Art 513 Studies Historiated Columns in Rome

Professor Michael Koortbojian’s graduate seminar “The Historiated Columns” focused on two of the greatest extant examples of Roman monumental art—the Column of Trajan, with its 2,662 human and divine figures presenting a pictorial narrative of the Dacian Wars of 101–106 c.e., and the later Column of Marcus Aurelius, modeled on Trajan’s column and similar in scale, but depicting Marcus Aurelius’s Danube campaigns in a more dramatic style executed in higher relief. After a semester of intensive study of the columns in Princeton, the seminar culminated with a week-long trip to Rome over winter break, allowing the students in the class—Nicole Brown, Brandon Green, Megan Goldman-Petri, Leon Grek (comparative literature), Daniel Healey, Laura Lesswing, Caroline Mann (classics), Betsy Osenbaugh, and Heather Russo—to examine the monuments at first hand.

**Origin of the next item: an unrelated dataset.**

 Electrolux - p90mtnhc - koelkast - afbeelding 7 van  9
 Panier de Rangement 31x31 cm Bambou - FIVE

One of the highlights of the trip was the opportunity to study the complete set of casts of the frieze of the Column of Trajan that were made for Emperor Louis Napoléon III in 1861–62 and are now exhibited in the Museo della Civiltà Romana. In addition to being displayed at eye level, where every detail of the frieze can be examined closely, the plaster casts also present the sculptures of the column in a more pristine state, before a century and a half of weathering and deterioration. During their extended examination of the casts, the class nearly froze in the unheated rooms of the museum’s cavernous, uninsulated halls, which were originally built to house the Universal Exhibition of 1942.

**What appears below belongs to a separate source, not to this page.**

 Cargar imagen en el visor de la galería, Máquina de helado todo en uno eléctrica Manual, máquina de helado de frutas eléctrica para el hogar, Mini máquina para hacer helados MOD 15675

The weeklong stay also included visits to many of Rome’s major monuments and museums—the Musei Capitolini and Conservatori; the Vatican, where the group was joined by scholars Matteo Cadario and Elizabeth Bartman; the Palazzo Massimo; and the Palazzo Altemps. The students found it especially instructive to be able to compare the monuments they had studied all semester with other relief sculptures in Rome’s many museums.

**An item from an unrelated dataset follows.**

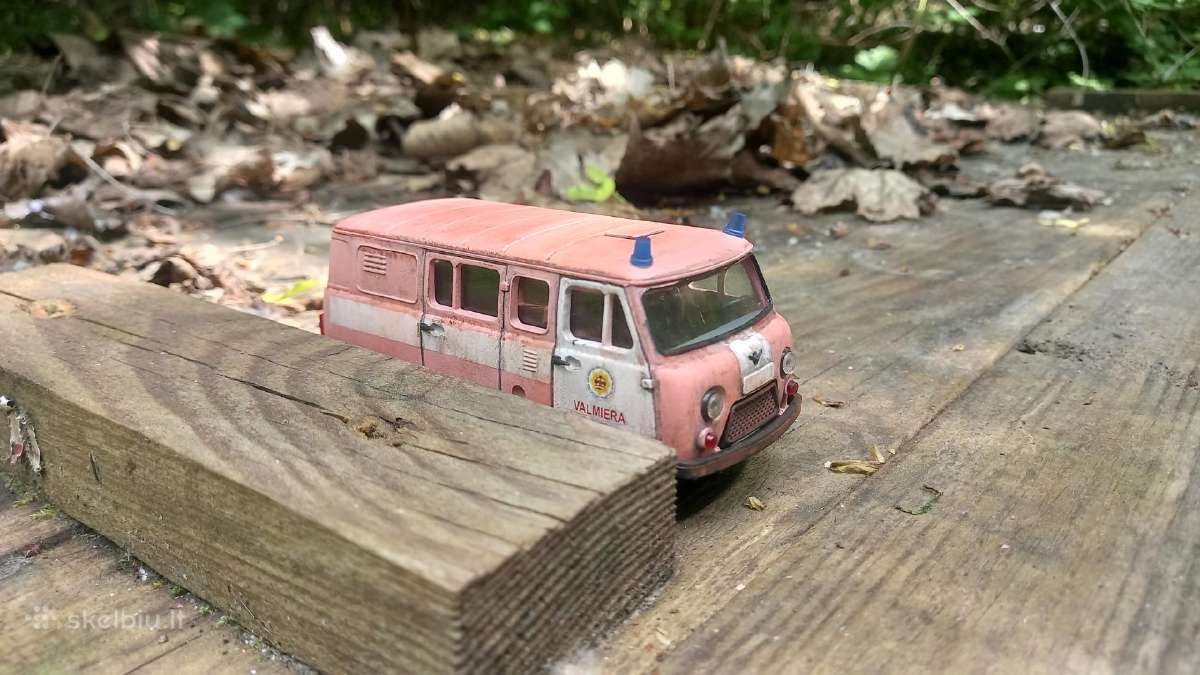 Uaz-39099 ugniagesys (Latvija) - nuotraukos Nr. 8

A real bonus was a tour of the exhibition Augusto, one of the largest exhibitions ever on the subject of Rome’s first emperor, held in commemoration of the 2000th anniversary of his death. Exhibiting 200 works from the reign of Augustus, the show featured objects that many in the class had never seen, as well as offering fresh perspectives on favorite works from a pivotal moment in the history of art.

In addition to avidly consuming the visual culture of ancient Rome, the class also relished many excellent meals and bottles of wine.